PL: MPC keeps the interest rates stable
In the first MPC meeting of the year, there were no surprises as the key policy rate was maintained at 5.75%. The press release following the meeting adopted a rather hawkish tone, indicating among others the risk of further unfreezing of energy prices in the second half of 2025. We will closely monitor tomorrows press conference by the Governor, as it may provide some clarity on the uncertain trajectory of monetary policy.
With two months remaining until the new round of predictions from the NBP, the observed inflation path is currently below the central line prediction from November. Nevertheless, today's press release highlighted several inflationary risks: energy prices, food prices, fiscal policy, wages, services, and core inflation are all areas of concern for the MPC. According to council members, inflation is expected to remain significantly above the NBP's target in the coming quarters, driven by the effects of recent increases in energy prices, as well as rises in excise duties and administered services prices. Furthermore, core inflation is also likely to remain elevated.

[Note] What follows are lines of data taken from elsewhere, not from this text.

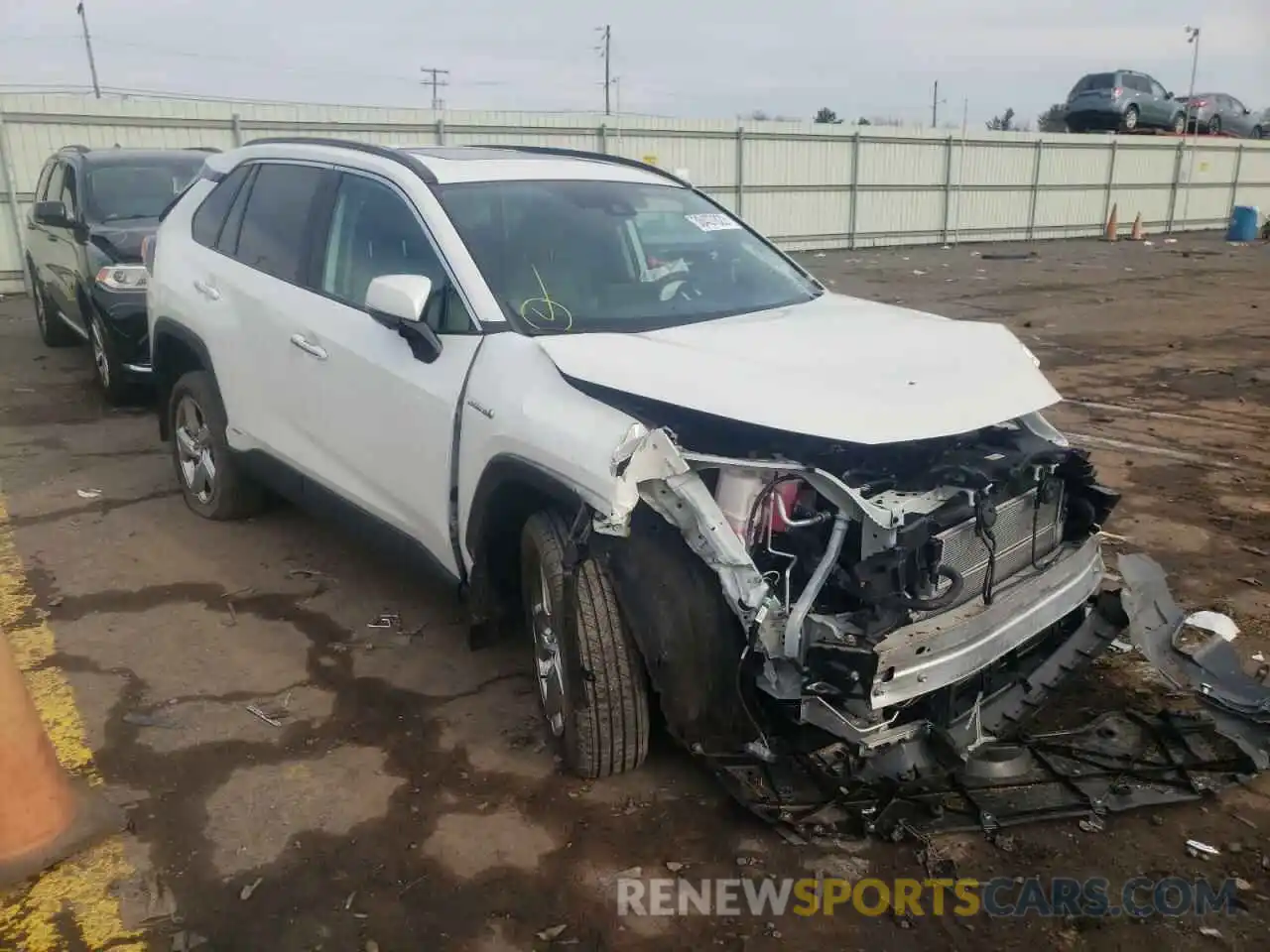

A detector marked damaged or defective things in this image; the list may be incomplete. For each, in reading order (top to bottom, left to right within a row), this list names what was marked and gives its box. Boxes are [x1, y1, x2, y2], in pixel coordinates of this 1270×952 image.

white damaged suv [146, 139, 1122, 791]
crushed front end [591, 414, 1270, 837]
detached bumper piece [705, 555, 1270, 848]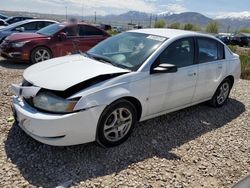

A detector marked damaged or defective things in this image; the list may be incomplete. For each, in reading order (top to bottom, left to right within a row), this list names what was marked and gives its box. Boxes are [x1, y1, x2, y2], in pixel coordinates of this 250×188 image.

damaged front bumper [11, 96, 105, 146]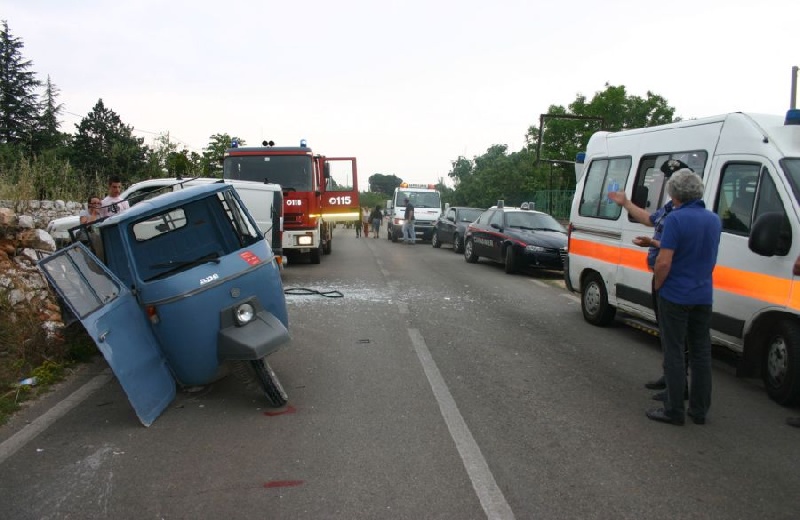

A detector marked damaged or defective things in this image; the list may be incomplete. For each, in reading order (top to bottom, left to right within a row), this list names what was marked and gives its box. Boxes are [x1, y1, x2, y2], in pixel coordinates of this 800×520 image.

overturned blue vehicle [39, 183, 290, 426]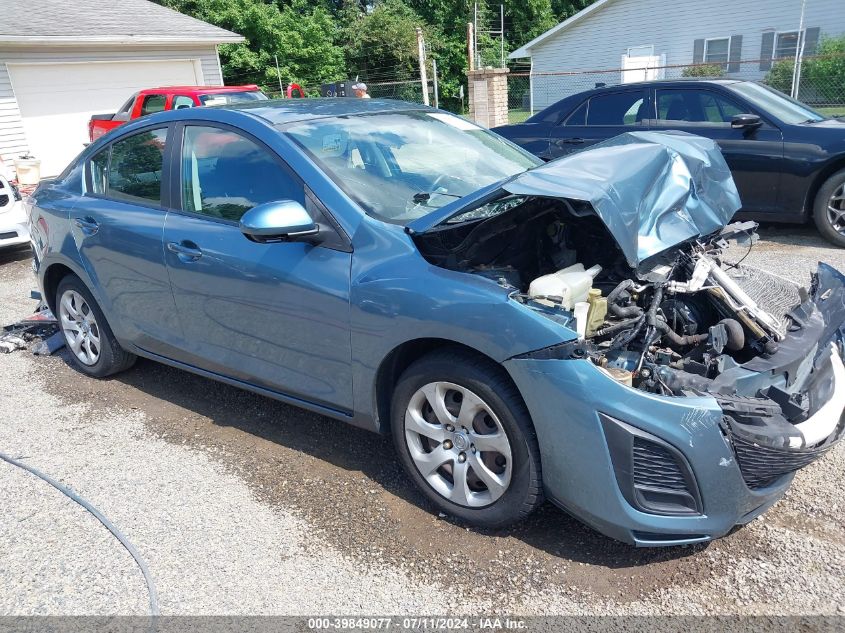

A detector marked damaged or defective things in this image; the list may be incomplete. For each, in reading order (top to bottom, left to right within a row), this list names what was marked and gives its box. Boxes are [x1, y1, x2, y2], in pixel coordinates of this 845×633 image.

damaged blue sedan [28, 101, 844, 544]
detached car part on ground [28, 101, 844, 544]
crumpled metal panel [502, 128, 740, 266]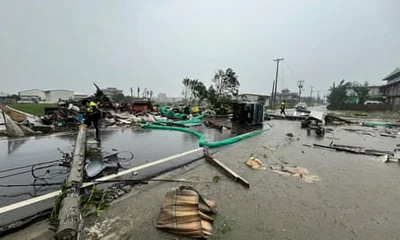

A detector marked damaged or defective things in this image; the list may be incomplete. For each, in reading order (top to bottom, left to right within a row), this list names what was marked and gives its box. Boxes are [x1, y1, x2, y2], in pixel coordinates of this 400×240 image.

broken timber [55, 124, 86, 239]
broken timber [203, 147, 250, 188]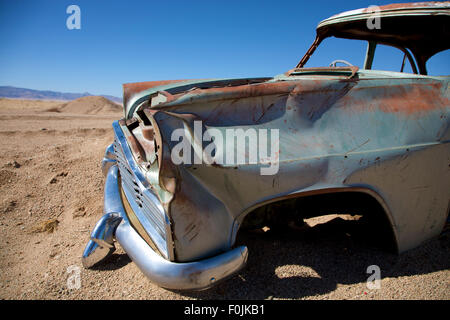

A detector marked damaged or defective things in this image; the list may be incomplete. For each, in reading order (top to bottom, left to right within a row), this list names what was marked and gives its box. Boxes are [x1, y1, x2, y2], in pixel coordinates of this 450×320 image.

abandoned car [81, 0, 450, 290]
rusty car body [82, 1, 450, 288]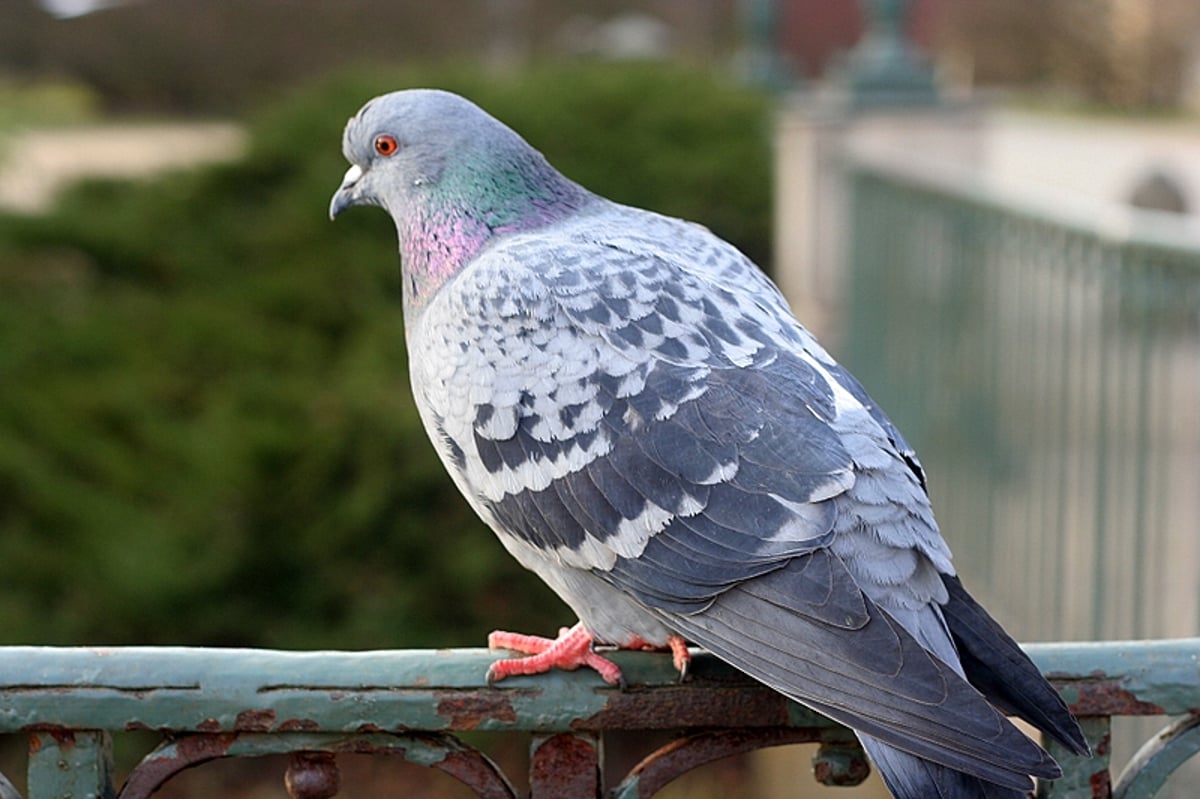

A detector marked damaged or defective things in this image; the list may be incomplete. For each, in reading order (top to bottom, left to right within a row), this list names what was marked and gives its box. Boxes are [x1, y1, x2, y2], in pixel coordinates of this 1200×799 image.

The release further mentions that in the medium term, under the current NBP interest rate levels and amid the anticipated gradual decline in wage growth, inflation should return to the NBP target. However, considering the annualized month-on-month average inflation since July, the figure already stands at approximately 2.5%. The press release to us suggests that the majority of MPC members are not yet convinced that inflation is under control, which could delay the easing cycle. Our baseline forecast anticipates a 25 basis point cut in April, followed by an additional 75 basis point reduction by the end of the year.